[Start of Extracted data]
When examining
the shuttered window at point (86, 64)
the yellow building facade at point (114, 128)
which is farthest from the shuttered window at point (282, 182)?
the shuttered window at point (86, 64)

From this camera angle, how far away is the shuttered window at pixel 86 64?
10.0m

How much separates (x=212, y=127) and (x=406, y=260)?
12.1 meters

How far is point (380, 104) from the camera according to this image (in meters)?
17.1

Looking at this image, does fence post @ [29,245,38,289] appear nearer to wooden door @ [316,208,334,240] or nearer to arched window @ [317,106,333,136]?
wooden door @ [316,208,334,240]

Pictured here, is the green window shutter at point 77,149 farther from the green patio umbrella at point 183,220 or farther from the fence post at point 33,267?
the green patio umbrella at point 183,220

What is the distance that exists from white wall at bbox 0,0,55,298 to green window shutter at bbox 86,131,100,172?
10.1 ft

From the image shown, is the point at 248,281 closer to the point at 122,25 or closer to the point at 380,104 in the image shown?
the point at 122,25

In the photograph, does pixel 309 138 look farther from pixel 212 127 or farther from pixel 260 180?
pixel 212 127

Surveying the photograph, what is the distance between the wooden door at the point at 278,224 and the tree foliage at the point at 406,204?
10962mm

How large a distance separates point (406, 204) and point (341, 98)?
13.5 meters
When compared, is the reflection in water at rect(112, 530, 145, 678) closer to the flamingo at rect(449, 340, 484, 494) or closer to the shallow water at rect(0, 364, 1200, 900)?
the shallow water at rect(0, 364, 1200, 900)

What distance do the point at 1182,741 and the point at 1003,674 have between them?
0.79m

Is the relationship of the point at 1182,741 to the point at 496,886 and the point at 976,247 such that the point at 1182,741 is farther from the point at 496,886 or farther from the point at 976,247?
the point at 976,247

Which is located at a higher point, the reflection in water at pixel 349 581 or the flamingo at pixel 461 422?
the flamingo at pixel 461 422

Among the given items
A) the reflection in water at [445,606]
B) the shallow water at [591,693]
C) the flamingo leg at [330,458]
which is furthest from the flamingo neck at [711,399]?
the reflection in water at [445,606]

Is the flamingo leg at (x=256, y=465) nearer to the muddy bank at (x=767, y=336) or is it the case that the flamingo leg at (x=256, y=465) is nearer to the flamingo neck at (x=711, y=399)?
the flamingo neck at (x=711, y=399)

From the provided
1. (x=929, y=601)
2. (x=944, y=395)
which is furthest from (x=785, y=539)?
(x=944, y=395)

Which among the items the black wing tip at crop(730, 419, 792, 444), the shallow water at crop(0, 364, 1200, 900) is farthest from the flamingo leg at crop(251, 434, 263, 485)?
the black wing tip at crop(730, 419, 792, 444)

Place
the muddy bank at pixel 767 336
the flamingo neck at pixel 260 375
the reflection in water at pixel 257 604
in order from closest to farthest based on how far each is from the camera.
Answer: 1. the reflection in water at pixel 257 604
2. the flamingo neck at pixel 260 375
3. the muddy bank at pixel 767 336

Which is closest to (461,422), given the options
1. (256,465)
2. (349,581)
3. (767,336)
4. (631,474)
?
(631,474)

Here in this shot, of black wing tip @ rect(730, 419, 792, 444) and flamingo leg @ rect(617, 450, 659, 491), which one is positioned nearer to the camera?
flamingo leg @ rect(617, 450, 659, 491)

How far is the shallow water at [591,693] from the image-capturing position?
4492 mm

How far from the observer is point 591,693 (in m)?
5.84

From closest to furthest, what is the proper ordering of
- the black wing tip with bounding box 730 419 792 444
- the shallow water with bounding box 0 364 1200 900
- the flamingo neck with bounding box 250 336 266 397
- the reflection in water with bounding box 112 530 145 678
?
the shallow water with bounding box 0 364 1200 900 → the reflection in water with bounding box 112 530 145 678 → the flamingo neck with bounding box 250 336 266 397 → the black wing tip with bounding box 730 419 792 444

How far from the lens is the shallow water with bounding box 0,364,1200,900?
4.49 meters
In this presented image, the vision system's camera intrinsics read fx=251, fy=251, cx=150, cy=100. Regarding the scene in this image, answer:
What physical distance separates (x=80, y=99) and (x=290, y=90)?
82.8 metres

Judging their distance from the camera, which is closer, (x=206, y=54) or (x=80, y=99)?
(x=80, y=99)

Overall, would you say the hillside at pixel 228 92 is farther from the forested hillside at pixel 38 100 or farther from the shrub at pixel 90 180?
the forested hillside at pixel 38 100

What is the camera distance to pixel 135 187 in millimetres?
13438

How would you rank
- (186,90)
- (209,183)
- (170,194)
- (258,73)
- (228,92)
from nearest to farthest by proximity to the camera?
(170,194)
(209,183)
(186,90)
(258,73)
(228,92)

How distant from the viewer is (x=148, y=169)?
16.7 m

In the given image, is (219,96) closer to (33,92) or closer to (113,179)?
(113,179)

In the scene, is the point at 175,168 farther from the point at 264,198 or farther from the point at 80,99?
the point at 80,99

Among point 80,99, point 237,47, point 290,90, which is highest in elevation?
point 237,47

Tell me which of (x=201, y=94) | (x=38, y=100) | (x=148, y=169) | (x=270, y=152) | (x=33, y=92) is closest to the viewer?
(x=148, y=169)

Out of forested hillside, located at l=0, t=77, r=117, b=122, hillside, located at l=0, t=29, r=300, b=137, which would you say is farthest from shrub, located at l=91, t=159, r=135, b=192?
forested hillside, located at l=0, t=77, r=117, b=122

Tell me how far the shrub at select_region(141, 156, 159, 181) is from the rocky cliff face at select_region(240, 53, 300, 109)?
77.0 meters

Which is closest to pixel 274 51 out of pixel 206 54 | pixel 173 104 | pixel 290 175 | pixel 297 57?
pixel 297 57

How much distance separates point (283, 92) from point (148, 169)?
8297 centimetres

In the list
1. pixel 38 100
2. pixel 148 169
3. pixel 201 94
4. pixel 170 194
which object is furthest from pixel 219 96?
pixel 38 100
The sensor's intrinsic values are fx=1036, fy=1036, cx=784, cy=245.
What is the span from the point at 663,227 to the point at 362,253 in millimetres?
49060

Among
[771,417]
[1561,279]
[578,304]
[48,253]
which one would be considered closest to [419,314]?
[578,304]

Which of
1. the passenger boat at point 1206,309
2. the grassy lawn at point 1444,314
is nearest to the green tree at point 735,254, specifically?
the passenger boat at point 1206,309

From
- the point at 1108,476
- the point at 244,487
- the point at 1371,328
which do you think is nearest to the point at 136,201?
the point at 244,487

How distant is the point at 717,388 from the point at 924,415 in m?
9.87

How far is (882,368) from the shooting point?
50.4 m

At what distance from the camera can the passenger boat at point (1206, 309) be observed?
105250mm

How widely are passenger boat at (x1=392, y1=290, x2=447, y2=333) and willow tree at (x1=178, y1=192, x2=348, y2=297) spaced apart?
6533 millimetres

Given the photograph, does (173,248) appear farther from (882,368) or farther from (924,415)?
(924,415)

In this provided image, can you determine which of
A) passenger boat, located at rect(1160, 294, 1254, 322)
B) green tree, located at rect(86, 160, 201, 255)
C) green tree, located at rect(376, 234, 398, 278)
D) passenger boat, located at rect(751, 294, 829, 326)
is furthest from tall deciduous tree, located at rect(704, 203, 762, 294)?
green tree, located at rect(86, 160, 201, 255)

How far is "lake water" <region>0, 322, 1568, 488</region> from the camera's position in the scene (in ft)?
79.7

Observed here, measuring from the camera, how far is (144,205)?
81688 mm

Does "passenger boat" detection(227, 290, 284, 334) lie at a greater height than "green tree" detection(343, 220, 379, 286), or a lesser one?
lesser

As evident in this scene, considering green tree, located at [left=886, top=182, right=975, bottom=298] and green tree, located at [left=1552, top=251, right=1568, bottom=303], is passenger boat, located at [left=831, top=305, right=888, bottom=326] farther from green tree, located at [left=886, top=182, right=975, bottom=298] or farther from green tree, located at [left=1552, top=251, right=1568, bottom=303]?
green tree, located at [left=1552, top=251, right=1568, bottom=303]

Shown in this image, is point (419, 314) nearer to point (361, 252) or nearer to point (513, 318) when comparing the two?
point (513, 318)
[End of Extracted data]
- **Short exercise**
Return every line from the one holding "scene (in ft)?" through the end of the data, exactly as it appears, with both ends kept and nothing else.

- **Full output**
How far is "lake water" <region>0, 322, 1568, 488</region> from the camera's position in the scene (in ft)?
79.7

Observed here, measuring from the camera, how far is (144,205)?
81688 mm

Does "passenger boat" detection(227, 290, 284, 334) lie at a greater height than "green tree" detection(343, 220, 379, 286), or a lesser one?
lesser

As evident in this scene, considering green tree, located at [left=886, top=182, right=975, bottom=298] and green tree, located at [left=1552, top=251, right=1568, bottom=303], is passenger boat, located at [left=831, top=305, right=888, bottom=326] farther from green tree, located at [left=886, top=182, right=975, bottom=298] or farther from green tree, located at [left=1552, top=251, right=1568, bottom=303]?
green tree, located at [left=1552, top=251, right=1568, bottom=303]

Shown in this image, is point (419, 314) nearer to point (361, 252) or nearer to point (513, 318) when comparing the two?
point (513, 318)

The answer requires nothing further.